The Olympic Games are important for many reasons. They are historical, a modern day analogue to the great Ancient Games millennia ago. They are monumental: this year’s Winter games in Sochi, Russia will feature 98 events spanning 15 sporting disciplines, involve 88 nations and cost over $50 billion American dollars. They are also symbolic: a unification of countries that supposedly sets aside any political difference in the name of friendly competition (friendlier than war, at any rate). But the Games are also absurd, and the Winter Olympics especially so. The cold weather sports show includes everything from what is basically fast group-sledding, something we’d call “The Ice Capades” in any other context, screaming while sweeping in front of skidding stones — and need we mention the outfits?
But in the history of the Winter Games, the most spectacular, over-the-top event to take place was a one-off: the Winter Pentathlon at the 1948 Winter Games held in St. Moritz. There may never have been a more elitist combination of athletic feats grouped together at one time before that fateful winter, and there likely hasn’t been since. A winter pentathlete in 1948 did the following in rapid succession: cross country skiing, shooting, downhill skiing, horse riding and…fencing. Of course there is scant footage of the event in question, but one likes to imagine the bravado with which a skiing fellow might snow plough to a stop next to his trusty steed, and quickly secure his rifle and scabbard before setting off into the fresh Swiss powder. The thing is well-endowed with pomp and prep school polish.
We love it. We long for it. We want it back.

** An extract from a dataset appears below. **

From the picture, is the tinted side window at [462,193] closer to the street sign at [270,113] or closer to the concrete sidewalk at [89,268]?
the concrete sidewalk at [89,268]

We’re also quite enamored with the history of the pentathlon itself. It was in Stockholm in 1912 during the fifth Olympiad that the five-pronged gauntlet was reintroduced as an event that “tested a man’s moral qualities as much as his physical resources and skills, producing thereby the ideal, complete athlete”, according to the founder of the modern olympics, Baron Pierre de Coubertin, the same man who said that the pentathlon was accepted back into the games after the “Holy Ghost of sport illuminated my colleagues and they accepted a competition to which I attach great importance”. This is a compelling thing to say. Of course, those games were in the warmer months, so swimming and running were substituted for the ski portions. But we say without the snow and snowsuits, without the horses galloping through snow like they’re off through the woods to grandma’s house, without the firing of weapons like arctic assassins, without the fencing sandwiched between snow sports…it’s just not the same.

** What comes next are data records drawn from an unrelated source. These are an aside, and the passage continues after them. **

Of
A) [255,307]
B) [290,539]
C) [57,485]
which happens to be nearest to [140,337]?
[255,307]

The spirit of the original sort of lives on in the tradition of the modern pentathlon, the winter biathlon and in triathlon events (we’re waiting for the winter triathlon with fat bikes), yet it’s that one winter pentathlon that grabs our hearts and imagination. Yes, the bizarre showmanship attracts us — the thing was hard as hell, too. The idea was to test the skills required of an archetype soldier of the time, which meant physical mettle, yes, but also technical skill, composure and determination. Brass balls. These guys were jacks of all trades, masters of all. In an era that seems to prize specialization over adaptation, the 1948 winter pentathlon is a good reminder of how impressive it is to be good at many things, even when it’s snowing.